Images from www.native-languages.org
Prevalence rates of mental illness
Native Americans appear to be at higher risk for mental illness than other cultural groups in the United States. They have a disproportionate burden of mental health and substance abuse problems including high suicide rates, and co-morbid alcohol and mental health disorders (Nelson et al, 1992; Caldwell et al., 2005; Johnson & Cameron, 2001). Suicide is the second-leading cause of death among AI/AN people age 10 to 34 (CultureCard, 2009). Available evidence suggests that mental illness, mental dysfunction, or self-destructive behavior affects approximately 21% of the total AI/AN population, costing an estimated $1.07 billion and incalculable human suffering (Duran et. al, 2004).
Precise prevalence and utilization rates in mental health care are oftentimes confusing and misleading due to limited research sampling and methodologies (Choi et al., 2006), and Native Americans are routinely omitted from many studies. Two major US prevalence studies—the Epidemiologic Catchment Area Study1 and the National Comorbidity Survey 2—do not report data on Native Americans, or indicate that statistics on this group are difficult to specify (Duran et al., 2004). In the National Healthcare Disparities Report, only 42% of the measures could be used to assess mental health disparities among Native Americans (Moy et al., 2006).

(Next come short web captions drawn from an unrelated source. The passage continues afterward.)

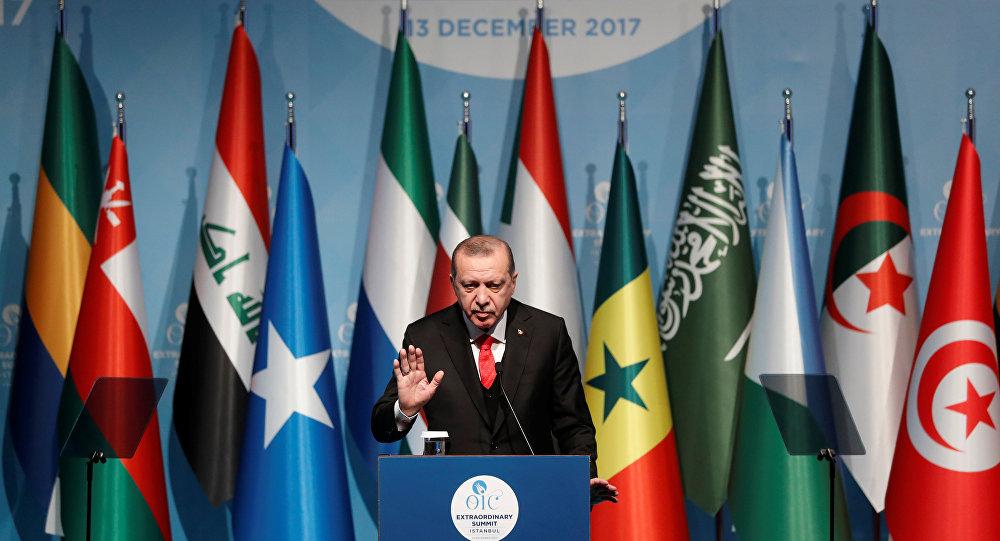 Эрдоган бросил вызов Израилю— Саммит вСтамбуле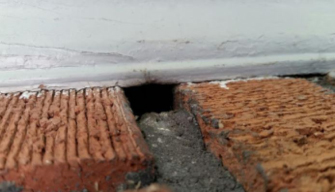 What Keeps Wildlife Coming Back - wall cavities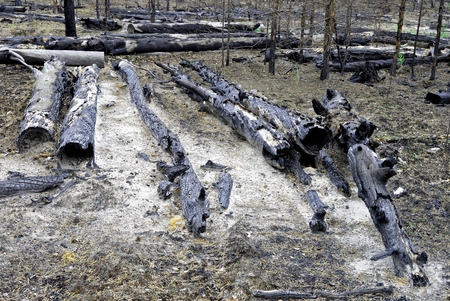 Siberia.The consequences of a fire in the forest   Stock Photo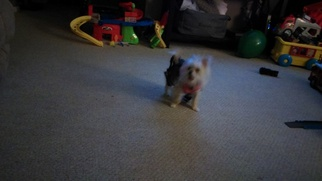 Morkie Puppy For Sale in IOLA, KS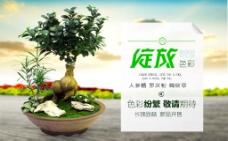 淘宝植物海报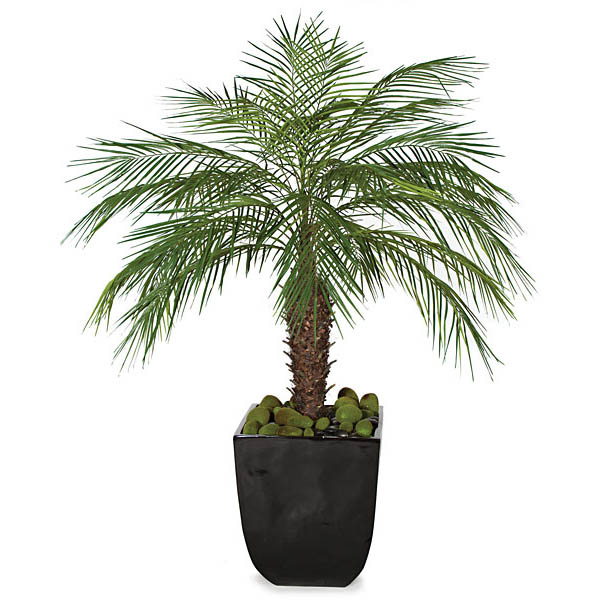 Magnificent Phoeni Palm Cluster Synthetic Trunk Potted Product Photo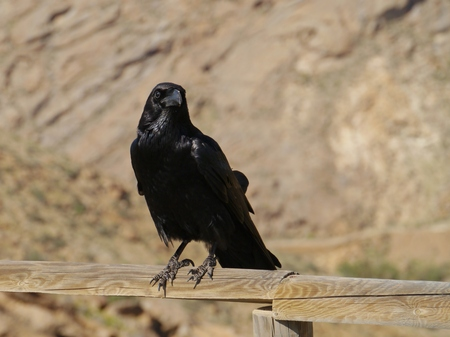 corax: Canary island raven (Corvus corax tingitanus) also known as the african raven is a large all-black bird Stock Photo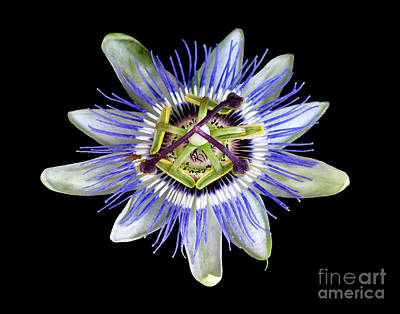 Art Print featuring the photograph Fly's Passion by Jennie Breeze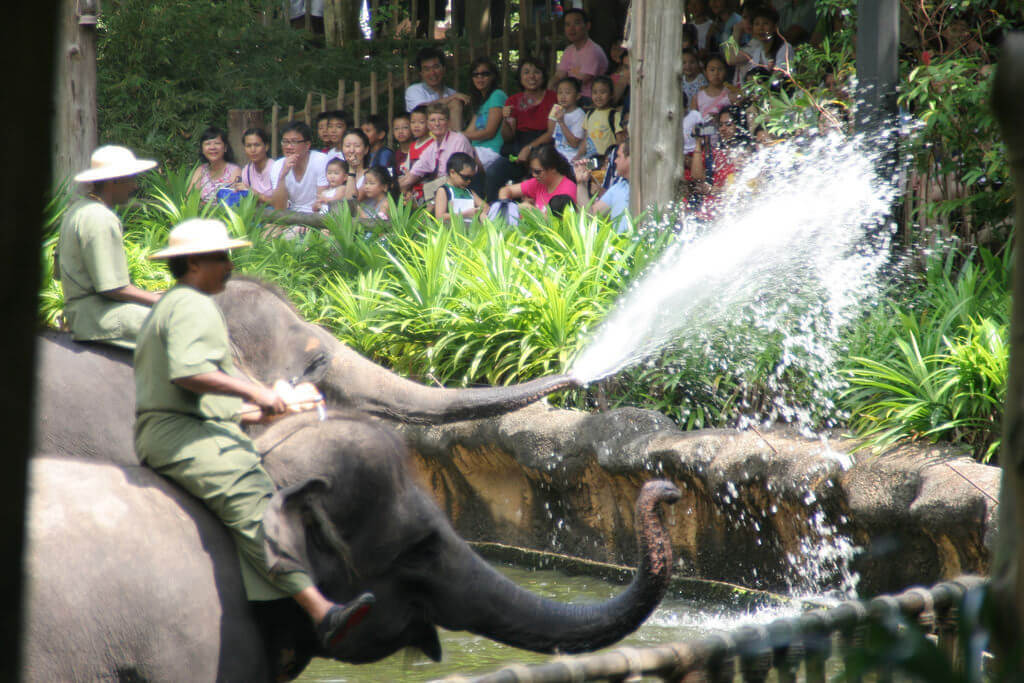 Singapore Zoo - by Rob Chabdler:Flickr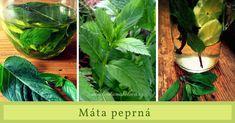 máta peprná Cabbage, Plant Leaves, Vegetables, Plants, Cabbages, Vegetable Recipes, Plant, Brussels Sprouts, Veggies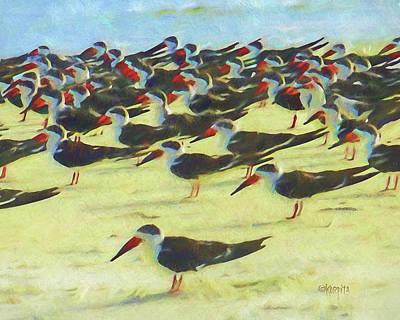 Digital Art - Black Skimmers Coastal Sea Birds  by Rebecca Korpita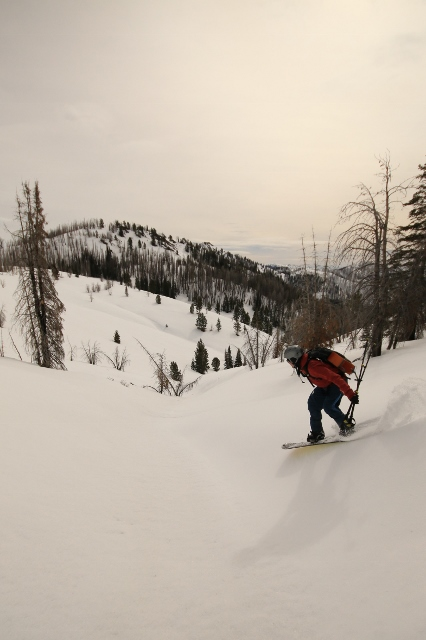 Zach Scribner enters a natural halfpipe on the back side of Fox Peak. (Photo: Jared Hargrave - UtahOutside.com)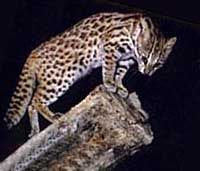leopardo_asiatico13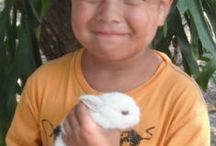 Children with Animals / Little Children Love Animals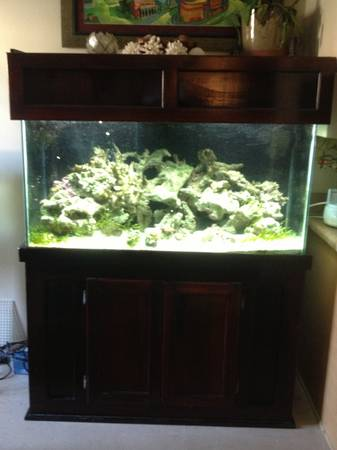 90 gallon saltwater aquarium stand and canopy - $500 (Metairie )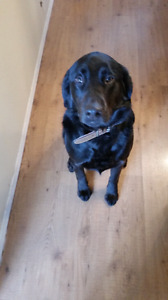 1 and a half year old  Black lab/ retriever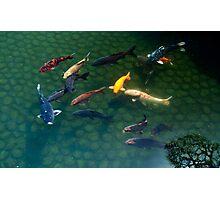 Koi Carp With Tree Reflection Photographic Print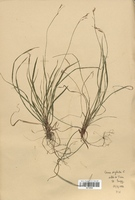 https://bibliotheque-virtuelle.bu.uca.fr/files/fichiers_bcu/Cyperaceae_Carex_digitata_CLF120224.jpg
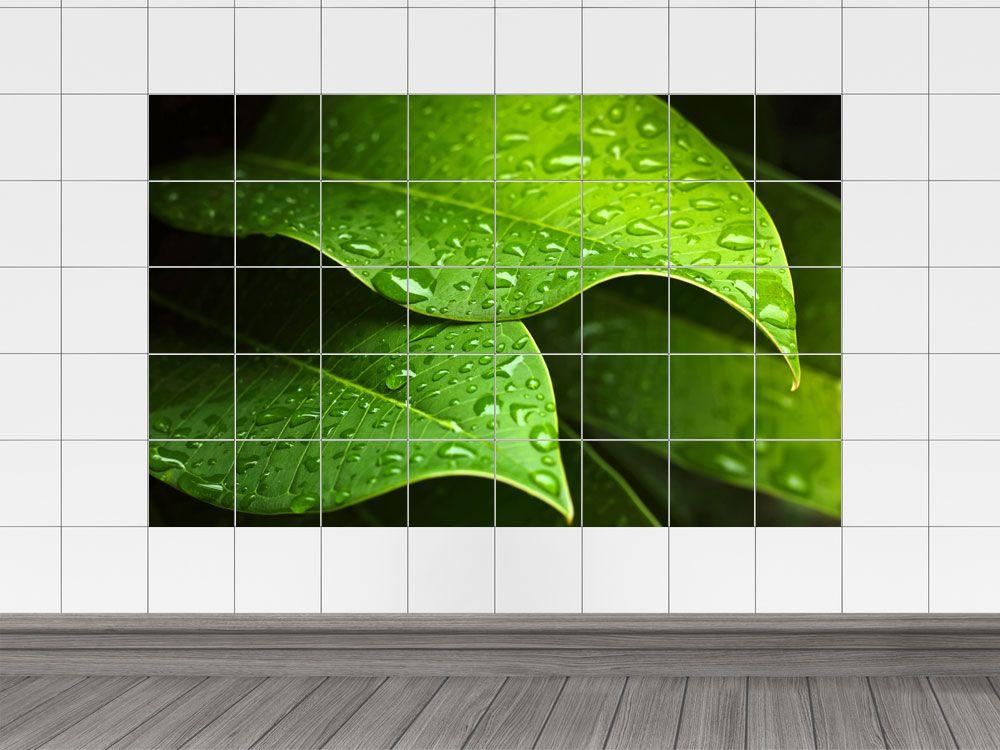 Fliesendekor Badezimmer ~ Fliesenaufkleber fliesenbild regen tau blätter bäume wasser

Major problems for Native Americans include chronic alcoholism (Brod, 1975), binge drinking (Champagne, 1999), and heavier drinking and substance abuse among adolescents compared to other ethnic groups in New York State (Barnes & Welte, 1986; Schinke et al., 1988). A study of three large Native American families found 70% of their members had a lifetime diagnosis of alcoholism; another study noted adolescents were at high risk for co-morbidity (Champagne, 1999). A high proportion of battered Native American women have shown increased stress, anxiety and depression (Norton & Manson, 1995, online 2005), pathological gambling (Elia & Jacobs, 1993), spousal abuse, fights, and crime. Suicide rates among males in the United States are highest for AI/AN (SAMHSA, 2002). They are also higher among AI/AN adolescents than other ethnic groups (Manson, 1982).
Cultural views of mental illness
Traditionally, AI/AN believed all illness was caused by demoniacal interference, malignant spirits, sorcery, or failure to perform an important ritual. The cure was to call in the shaman, or medicine man, who would invoke different magical spells, formulas, native artifacts, tobacco smoke or natural botanical drugs to drive out the evil spirits causing the illness (White, 1979). There was no distinction between the physical and mental life.
Contemporary thinking correlates mental illness as a reaction to the history of forced oppression and trauma faced by Native Americans following the arrival of European settlers. The cries of westward ho and manifest destiny in American history brought warfare and new strains of physical disease to many tribes, and decimated their populations. The trauma suffered by generations of Native Americans has contemporary effects in both the community as well as the individual consciousness. Some literature points to a developmental history of psychological distress that has resulted from genocide, ethnic cleansing, and forced acculturation; examples of which can still be found in contemporary US society (Whitbeck et al., 2004).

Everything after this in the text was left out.